Carte de visite by an unidentified photographer. Civil War history is filled with anecdotes of how the bonds of Masons were stronger than the political parties and military organizations that divided the Northern and Southern states. This portrait reminds me of the various stories I’ve read or researched that involve Confederate and Union soldiers coming to each others’ assistance once it was known they shared the Masonic connection.

 

This man, wearing a sash wrapped and knotted around his waist and a hat with plume and tassel, posed for this portrait in the studio of an unidentified photographer during the 1860s. Though his name is currently lost in time, his distinctive accouterments and a pencil inscriptions along the bottom of the card stock mount, “Knights of Virginia,” are clues to his identity. The Knights Templar of Virginia were a sect of the Masons, sharing the same moral and ethical teachings, an emphasis on brotherhood, and symbols and rituals rooted in medieval and religious traditions. But the Knights Templar required its members to be professed Christians, which was not required in the larger Masonic fraternity.

 

Was this man a soldier during the war? If so, did he ever have the need to call on his Masonic connection to help himself out of a tough spot on a battlefield? Or, did he hear the call of a fellow Mason on the other side and did a good deed for him?

(Questions on scene geometry)

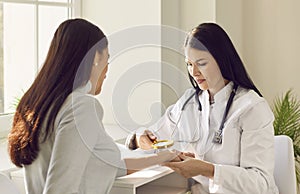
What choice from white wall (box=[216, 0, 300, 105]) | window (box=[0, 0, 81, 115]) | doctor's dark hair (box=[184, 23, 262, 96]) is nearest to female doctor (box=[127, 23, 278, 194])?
doctor's dark hair (box=[184, 23, 262, 96])

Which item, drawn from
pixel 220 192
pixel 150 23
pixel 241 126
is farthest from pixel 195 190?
pixel 150 23

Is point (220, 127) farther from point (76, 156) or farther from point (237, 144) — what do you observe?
point (76, 156)

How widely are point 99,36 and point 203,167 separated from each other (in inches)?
22.8

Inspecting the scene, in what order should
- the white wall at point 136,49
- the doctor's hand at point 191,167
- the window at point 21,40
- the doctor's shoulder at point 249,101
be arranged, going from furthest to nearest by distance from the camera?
the white wall at point 136,49 → the window at point 21,40 → the doctor's shoulder at point 249,101 → the doctor's hand at point 191,167

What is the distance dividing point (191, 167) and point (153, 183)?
10.1 inches

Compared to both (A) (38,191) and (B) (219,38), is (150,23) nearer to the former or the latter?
(B) (219,38)

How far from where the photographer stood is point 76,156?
5.09 feet

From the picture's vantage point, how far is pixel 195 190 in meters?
2.13

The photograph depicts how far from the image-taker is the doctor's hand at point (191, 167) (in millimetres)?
1940

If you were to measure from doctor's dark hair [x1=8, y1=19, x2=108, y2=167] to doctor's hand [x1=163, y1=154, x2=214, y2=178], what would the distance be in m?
0.46

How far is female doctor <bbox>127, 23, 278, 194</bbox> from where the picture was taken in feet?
6.54

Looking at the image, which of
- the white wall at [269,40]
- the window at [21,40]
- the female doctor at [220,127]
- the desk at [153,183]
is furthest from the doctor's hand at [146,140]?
the white wall at [269,40]

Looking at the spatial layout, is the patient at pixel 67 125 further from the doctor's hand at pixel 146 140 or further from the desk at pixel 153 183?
the doctor's hand at pixel 146 140

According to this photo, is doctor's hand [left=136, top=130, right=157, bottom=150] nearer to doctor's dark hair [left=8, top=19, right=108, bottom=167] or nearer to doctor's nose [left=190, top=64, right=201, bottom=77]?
doctor's nose [left=190, top=64, right=201, bottom=77]
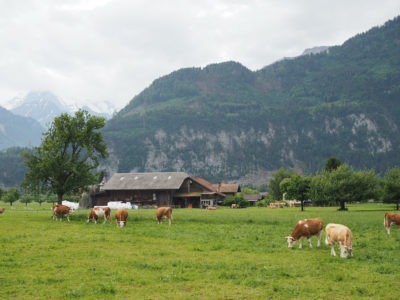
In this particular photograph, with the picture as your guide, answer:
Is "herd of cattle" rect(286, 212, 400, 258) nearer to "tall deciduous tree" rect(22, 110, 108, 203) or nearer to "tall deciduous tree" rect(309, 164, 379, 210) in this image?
"tall deciduous tree" rect(22, 110, 108, 203)

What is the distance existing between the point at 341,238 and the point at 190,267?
25.0 ft

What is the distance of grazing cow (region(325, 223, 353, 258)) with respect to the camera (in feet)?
64.5

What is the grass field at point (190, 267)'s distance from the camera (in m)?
14.0

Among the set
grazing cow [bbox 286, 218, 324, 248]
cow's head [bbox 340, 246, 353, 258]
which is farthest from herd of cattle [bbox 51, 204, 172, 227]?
cow's head [bbox 340, 246, 353, 258]

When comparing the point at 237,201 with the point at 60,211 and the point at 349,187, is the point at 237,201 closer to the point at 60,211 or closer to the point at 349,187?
the point at 349,187

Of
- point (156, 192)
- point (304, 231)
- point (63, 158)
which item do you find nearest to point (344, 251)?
point (304, 231)

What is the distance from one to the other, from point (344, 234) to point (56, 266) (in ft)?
43.5

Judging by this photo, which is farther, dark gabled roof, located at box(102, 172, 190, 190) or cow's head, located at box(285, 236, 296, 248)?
dark gabled roof, located at box(102, 172, 190, 190)

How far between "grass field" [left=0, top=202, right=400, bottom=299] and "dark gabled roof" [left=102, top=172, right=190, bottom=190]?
215 feet

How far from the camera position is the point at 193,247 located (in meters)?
22.8

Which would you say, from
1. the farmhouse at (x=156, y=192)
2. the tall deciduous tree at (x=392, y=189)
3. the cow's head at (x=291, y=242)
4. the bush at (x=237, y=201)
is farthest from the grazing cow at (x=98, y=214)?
the bush at (x=237, y=201)

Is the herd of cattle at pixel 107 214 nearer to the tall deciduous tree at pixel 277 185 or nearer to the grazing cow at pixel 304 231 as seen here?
the grazing cow at pixel 304 231

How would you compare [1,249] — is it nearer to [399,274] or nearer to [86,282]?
[86,282]

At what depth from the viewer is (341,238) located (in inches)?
795
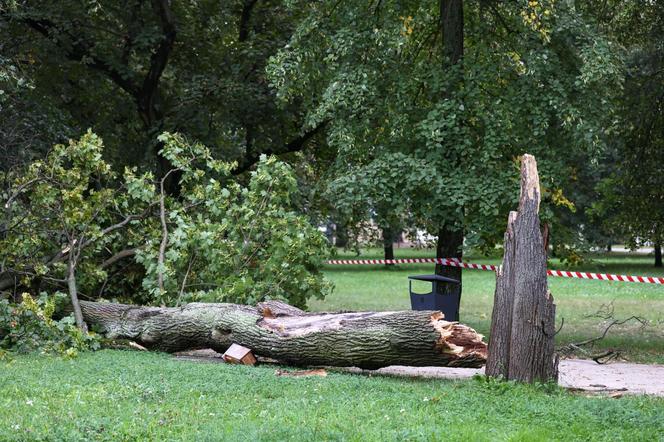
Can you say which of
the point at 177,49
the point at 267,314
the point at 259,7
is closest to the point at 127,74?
the point at 177,49

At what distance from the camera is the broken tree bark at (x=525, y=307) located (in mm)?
7781

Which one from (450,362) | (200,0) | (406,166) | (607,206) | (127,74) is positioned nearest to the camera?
(450,362)

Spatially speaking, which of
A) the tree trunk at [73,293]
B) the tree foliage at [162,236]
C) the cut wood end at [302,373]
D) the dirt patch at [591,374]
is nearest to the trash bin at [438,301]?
the tree foliage at [162,236]

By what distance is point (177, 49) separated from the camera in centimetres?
1750

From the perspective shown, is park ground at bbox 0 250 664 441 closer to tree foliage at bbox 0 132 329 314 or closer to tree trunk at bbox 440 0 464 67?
tree foliage at bbox 0 132 329 314

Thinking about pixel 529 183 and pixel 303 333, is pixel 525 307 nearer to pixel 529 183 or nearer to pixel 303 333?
pixel 529 183

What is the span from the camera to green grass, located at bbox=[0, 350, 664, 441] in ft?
19.2

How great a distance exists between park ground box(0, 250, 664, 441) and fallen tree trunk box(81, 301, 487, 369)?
0.80ft

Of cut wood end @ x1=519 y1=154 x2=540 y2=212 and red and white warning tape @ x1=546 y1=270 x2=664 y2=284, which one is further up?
cut wood end @ x1=519 y1=154 x2=540 y2=212

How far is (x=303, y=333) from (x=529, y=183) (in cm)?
257

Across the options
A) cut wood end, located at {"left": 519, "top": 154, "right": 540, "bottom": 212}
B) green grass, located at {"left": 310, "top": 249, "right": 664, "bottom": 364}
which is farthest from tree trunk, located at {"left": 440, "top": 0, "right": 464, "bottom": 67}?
cut wood end, located at {"left": 519, "top": 154, "right": 540, "bottom": 212}

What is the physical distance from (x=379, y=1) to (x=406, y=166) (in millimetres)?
2814

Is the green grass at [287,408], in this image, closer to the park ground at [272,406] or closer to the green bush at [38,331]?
the park ground at [272,406]

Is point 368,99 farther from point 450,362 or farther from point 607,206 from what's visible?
point 450,362
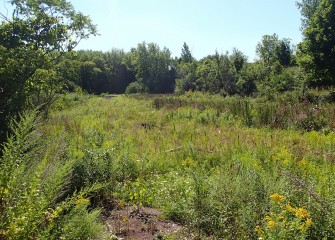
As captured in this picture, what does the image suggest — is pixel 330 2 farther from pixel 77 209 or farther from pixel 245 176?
pixel 77 209

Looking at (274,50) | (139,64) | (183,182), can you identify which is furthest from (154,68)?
(183,182)

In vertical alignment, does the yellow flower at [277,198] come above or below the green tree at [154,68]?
below

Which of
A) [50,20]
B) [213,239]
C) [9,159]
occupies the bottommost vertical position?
[213,239]

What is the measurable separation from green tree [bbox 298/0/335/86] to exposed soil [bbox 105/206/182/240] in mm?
18473

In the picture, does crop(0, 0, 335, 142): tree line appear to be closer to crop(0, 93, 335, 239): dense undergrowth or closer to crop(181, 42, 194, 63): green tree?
crop(0, 93, 335, 239): dense undergrowth

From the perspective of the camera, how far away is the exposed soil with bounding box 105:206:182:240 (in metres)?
3.79

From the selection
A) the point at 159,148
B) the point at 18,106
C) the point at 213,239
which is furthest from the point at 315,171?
the point at 18,106

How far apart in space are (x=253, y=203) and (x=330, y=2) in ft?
66.6

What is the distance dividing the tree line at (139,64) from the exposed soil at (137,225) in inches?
132

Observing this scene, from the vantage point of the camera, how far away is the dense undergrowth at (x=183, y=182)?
8.09 ft

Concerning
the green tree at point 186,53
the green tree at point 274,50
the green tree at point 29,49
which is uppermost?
the green tree at point 186,53

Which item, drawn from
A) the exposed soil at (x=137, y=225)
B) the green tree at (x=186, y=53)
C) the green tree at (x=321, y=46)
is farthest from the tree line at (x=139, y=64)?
the green tree at (x=186, y=53)

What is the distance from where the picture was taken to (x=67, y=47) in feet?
26.5

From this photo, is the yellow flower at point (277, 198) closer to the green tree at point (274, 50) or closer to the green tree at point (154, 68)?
the green tree at point (274, 50)
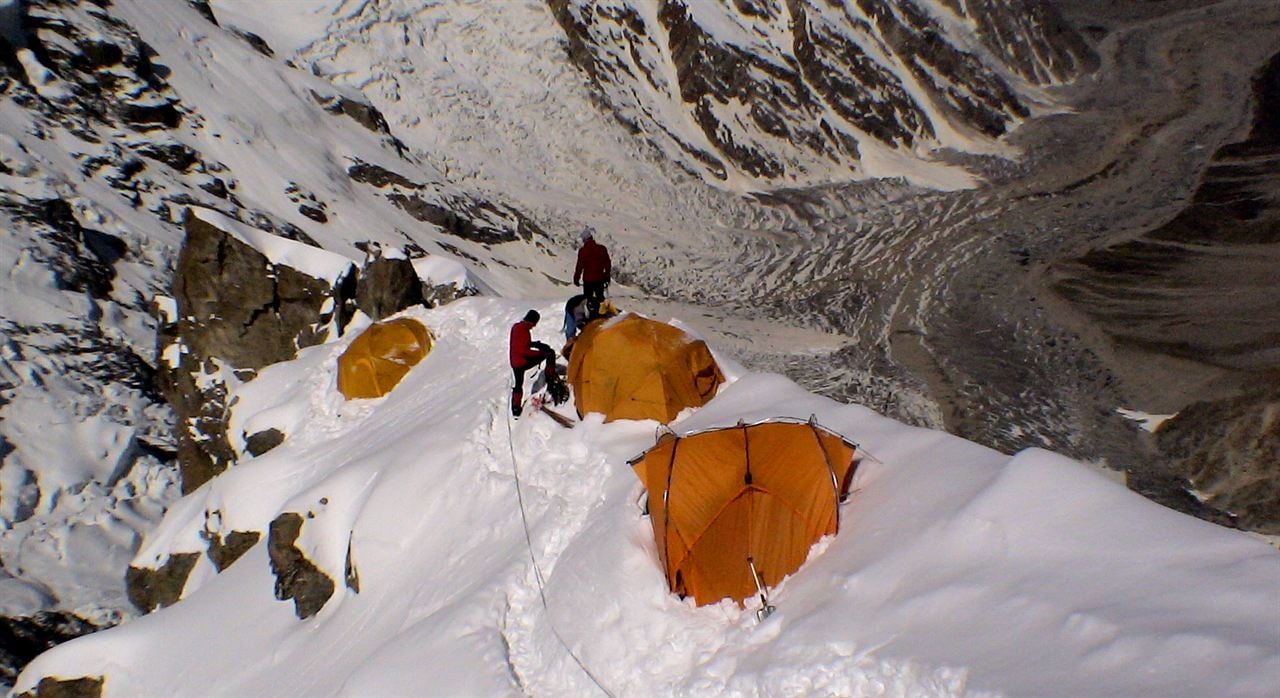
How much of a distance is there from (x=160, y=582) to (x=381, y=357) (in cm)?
575

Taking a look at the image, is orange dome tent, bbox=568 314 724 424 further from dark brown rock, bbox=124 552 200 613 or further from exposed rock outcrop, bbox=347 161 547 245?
exposed rock outcrop, bbox=347 161 547 245

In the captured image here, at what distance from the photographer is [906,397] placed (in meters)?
20.8

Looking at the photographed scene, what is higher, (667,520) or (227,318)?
(667,520)

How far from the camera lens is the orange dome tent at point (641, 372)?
9.41m

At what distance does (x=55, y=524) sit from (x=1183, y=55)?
70.5 metres

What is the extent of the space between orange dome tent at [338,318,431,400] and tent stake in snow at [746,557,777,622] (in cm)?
941

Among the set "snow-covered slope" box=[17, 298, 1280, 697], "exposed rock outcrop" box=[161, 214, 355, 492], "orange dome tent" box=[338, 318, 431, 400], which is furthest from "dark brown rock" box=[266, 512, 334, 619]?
"exposed rock outcrop" box=[161, 214, 355, 492]

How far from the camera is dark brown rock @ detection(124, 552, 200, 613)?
14906 millimetres

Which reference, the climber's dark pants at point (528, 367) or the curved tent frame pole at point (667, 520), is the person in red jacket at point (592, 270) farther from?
the curved tent frame pole at point (667, 520)

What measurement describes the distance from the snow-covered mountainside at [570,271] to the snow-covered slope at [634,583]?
48 mm

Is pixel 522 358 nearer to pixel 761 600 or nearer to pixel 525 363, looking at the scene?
pixel 525 363

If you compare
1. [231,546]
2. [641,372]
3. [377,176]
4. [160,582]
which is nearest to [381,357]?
[231,546]

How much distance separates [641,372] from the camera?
9445mm

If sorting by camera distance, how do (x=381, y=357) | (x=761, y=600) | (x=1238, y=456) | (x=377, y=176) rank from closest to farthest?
(x=761, y=600) → (x=381, y=357) → (x=1238, y=456) → (x=377, y=176)
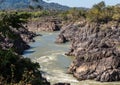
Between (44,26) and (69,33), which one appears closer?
(69,33)

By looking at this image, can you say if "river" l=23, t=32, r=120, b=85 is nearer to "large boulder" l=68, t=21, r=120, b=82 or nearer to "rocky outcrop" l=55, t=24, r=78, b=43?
"large boulder" l=68, t=21, r=120, b=82

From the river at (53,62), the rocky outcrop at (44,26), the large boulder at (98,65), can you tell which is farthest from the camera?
the rocky outcrop at (44,26)

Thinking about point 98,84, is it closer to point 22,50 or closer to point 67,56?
point 67,56

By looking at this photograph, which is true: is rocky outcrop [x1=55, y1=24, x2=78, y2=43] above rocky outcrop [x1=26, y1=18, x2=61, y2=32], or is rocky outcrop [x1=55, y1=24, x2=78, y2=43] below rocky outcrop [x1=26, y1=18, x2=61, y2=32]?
above

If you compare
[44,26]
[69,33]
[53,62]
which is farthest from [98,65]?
[44,26]

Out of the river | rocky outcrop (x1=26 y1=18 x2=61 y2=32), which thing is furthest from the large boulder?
rocky outcrop (x1=26 y1=18 x2=61 y2=32)

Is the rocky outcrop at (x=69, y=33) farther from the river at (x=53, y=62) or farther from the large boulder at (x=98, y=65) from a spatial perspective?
the large boulder at (x=98, y=65)

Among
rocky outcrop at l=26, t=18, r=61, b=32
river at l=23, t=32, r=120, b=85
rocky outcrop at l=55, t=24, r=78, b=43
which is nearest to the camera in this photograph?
river at l=23, t=32, r=120, b=85

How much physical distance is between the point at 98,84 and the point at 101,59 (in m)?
5.65

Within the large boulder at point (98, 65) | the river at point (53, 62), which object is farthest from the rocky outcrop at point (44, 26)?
the large boulder at point (98, 65)

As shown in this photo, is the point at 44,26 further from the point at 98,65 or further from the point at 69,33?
the point at 98,65

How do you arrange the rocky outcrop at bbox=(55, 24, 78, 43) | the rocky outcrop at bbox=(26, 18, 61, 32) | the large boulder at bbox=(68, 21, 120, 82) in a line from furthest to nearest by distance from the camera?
the rocky outcrop at bbox=(26, 18, 61, 32), the rocky outcrop at bbox=(55, 24, 78, 43), the large boulder at bbox=(68, 21, 120, 82)

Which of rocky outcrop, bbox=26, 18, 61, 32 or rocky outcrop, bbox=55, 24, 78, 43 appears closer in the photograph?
Answer: rocky outcrop, bbox=55, 24, 78, 43

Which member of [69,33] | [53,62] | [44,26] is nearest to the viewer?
[53,62]
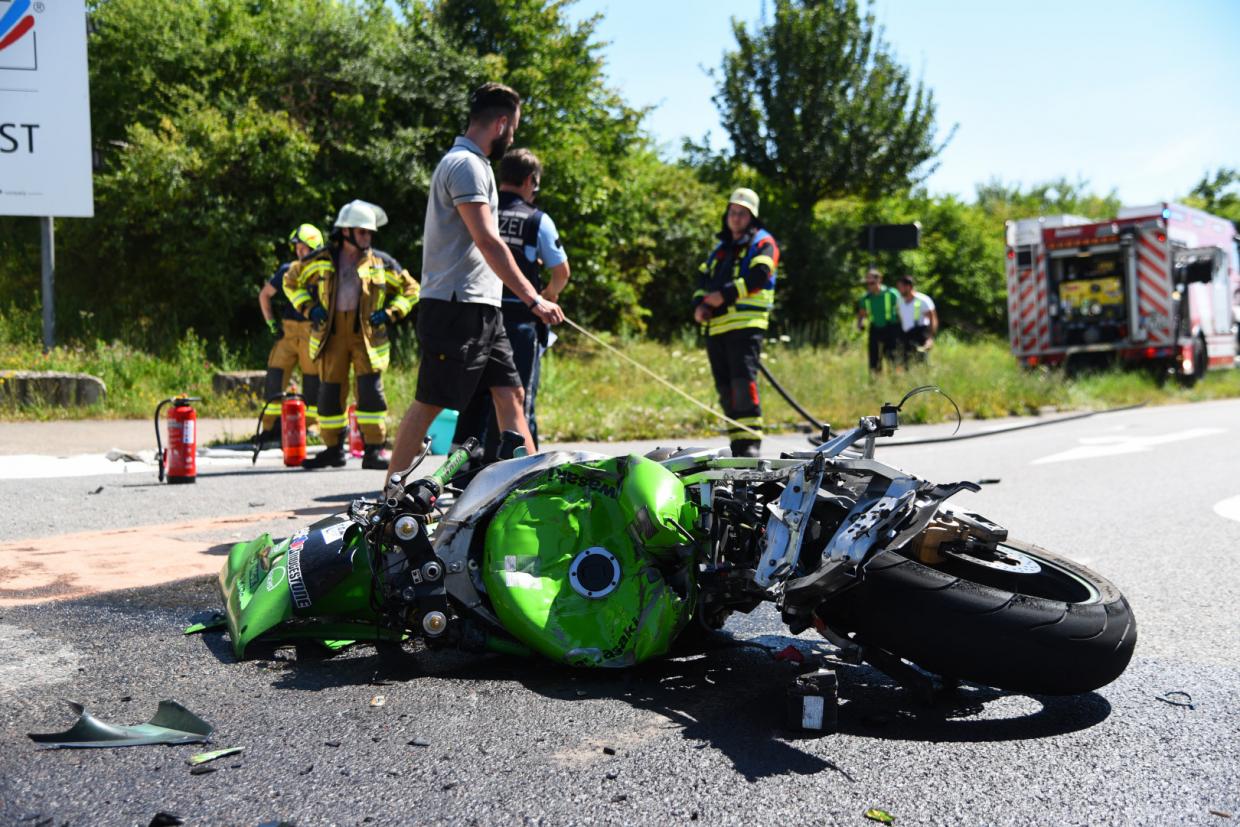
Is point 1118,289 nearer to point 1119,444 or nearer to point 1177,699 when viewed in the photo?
point 1119,444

### What you need to do
[a] According to the passage on the Civil War portrait, what did the Knights Templar require of its members that the larger Masonic fraternity did not?
[b] Extend the passage on the Civil War portrait, beginning after its final sentence.
The items were drawn from a separate source.

### The results
[a] It required its members to be professed Christians.

[b]
Until he is unidentified, we cannot know.

 

However, in researching the Knights Templar of Virginia, I learned that the Masonic ties between brothers on opposite sides of the conflict were frayed between the national and state organizations that governed Templar Masons across the country.

 

Virginia is a case in point.

 

The middle of the 19th century was a period of strife for the Knights Templar of Virginia. From its earliest days in the first quarter of the century until the 1850s, Templar Masonry evolved into a national organization with member states as the nation expanded from coast to coast, and agricultural to industrial. In the late 1850s, a flurry of name changes and related actions further unified national and state organizations. They include the titles “Grand Master” for organization leaders and “Encampment” for the chapters.

 

When civil war divided the country, the separation between the states played out among the national and state Templars. On April 18, 1861, less than a week after the bombardment of Fort Sumter shocked the nation, Grand Master Benjamin Brown French, the head of the Knights Templar of the United States of America, distributed a circular reminding all Knights of their historic fidelity to each other. Nine days later, on April 27, a letter from Sir Knight Edward H. Gill, the leader of the Virginia Templars, announced Virginia’s secession from the national organization.

 

French’s circular and Gill’s letter parallel what was happening in the national conversation in the disunited states.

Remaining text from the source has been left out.